Stored data entries
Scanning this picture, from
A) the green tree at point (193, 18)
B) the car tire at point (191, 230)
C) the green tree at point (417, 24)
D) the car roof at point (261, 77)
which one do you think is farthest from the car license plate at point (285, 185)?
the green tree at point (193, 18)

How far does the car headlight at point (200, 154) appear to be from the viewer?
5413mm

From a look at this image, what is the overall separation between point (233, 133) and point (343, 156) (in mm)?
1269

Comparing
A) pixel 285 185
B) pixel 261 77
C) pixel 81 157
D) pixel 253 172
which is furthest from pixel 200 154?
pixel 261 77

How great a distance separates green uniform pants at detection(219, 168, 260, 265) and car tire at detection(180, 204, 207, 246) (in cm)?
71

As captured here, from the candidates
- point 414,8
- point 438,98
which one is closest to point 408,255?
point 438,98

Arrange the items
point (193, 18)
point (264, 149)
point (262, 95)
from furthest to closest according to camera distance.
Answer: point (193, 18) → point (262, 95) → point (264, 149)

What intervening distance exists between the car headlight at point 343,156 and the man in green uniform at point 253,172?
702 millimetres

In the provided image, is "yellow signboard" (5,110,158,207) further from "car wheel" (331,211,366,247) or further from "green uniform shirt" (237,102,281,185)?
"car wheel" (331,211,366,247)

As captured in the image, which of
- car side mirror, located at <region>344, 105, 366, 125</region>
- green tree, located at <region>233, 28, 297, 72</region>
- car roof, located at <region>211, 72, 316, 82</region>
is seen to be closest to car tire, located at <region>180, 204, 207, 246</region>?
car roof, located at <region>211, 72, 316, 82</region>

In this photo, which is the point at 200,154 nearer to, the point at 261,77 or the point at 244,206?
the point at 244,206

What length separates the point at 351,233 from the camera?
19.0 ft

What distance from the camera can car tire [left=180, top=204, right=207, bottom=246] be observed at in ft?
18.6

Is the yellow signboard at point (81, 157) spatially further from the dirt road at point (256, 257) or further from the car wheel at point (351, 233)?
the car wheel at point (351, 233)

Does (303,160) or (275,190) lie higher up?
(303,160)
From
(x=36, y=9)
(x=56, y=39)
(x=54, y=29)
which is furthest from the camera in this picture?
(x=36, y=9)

= DIRECTIONS FOR THIS TASK =
Render every line of the records above as a JSON list of strings, one string per line, leaving out the blank lines.

= TASK RESULT =
[
  "Scanning this picture, from",
  "A) the green tree at point (193, 18)",
  "B) the car tire at point (191, 230)",
  "C) the green tree at point (417, 24)",
  "D) the car roof at point (261, 77)",
  "which one do you think is farthest from the car license plate at point (285, 185)?",
  "the green tree at point (193, 18)",
  "How far does the car headlight at point (200, 154) appear to be from the viewer?",
  "5413mm",
  "From a look at this image, what is the overall separation between point (233, 133) and point (343, 156) (in mm)?",
  "1269",
  "Comparing",
  "A) pixel 285 185",
  "B) pixel 261 77",
  "C) pixel 81 157",
  "D) pixel 253 172",
  "which is furthest from pixel 200 154?",
  "pixel 261 77",
  "How great a distance separates green uniform pants at detection(219, 168, 260, 265) and car tire at detection(180, 204, 207, 246) (in cm)?",
  "71",
  "As captured here, from the candidates",
  "- point 414,8",
  "- point 438,98",
  "which one is closest to point 408,255?",
  "point 438,98",
  "Arrange the items",
  "point (193, 18)",
  "point (264, 149)",
  "point (262, 95)",
  "from furthest to closest according to camera distance.",
  "Answer: point (193, 18) → point (262, 95) → point (264, 149)",
  "What intervening distance exists between the car headlight at point 343,156 and the man in green uniform at point 253,172?",
  "702 millimetres",
  "In the provided image, is \"yellow signboard\" (5,110,158,207) further from \"car wheel\" (331,211,366,247) or further from \"green uniform shirt\" (237,102,281,185)?",
  "\"car wheel\" (331,211,366,247)",
  "As captured in the image, which of",
  "- car side mirror, located at <region>344, 105, 366, 125</region>",
  "- green tree, located at <region>233, 28, 297, 72</region>",
  "- car roof, located at <region>211, 72, 316, 82</region>",
  "is seen to be closest to car tire, located at <region>180, 204, 207, 246</region>?",
  "car roof, located at <region>211, 72, 316, 82</region>",
  "In this photo, which is the point at 200,154 nearer to, the point at 261,77 or the point at 244,206?",
  "the point at 244,206",
  "What length separates the point at 351,233 from the camera?",
  "19.0 ft",
  "What distance from the camera can car tire [left=180, top=204, right=207, bottom=246] be observed at in ft?",
  "18.6",
  "Is the yellow signboard at point (81, 157) spatially further from the dirt road at point (256, 257) or further from the car wheel at point (351, 233)?",
  "the car wheel at point (351, 233)",
  "Does (303,160) or (275,190) lie higher up?",
  "(303,160)",
  "From",
  "(x=36, y=9)",
  "(x=56, y=39)",
  "(x=54, y=29)",
  "which is furthest from the camera in this picture?",
  "(x=36, y=9)"
]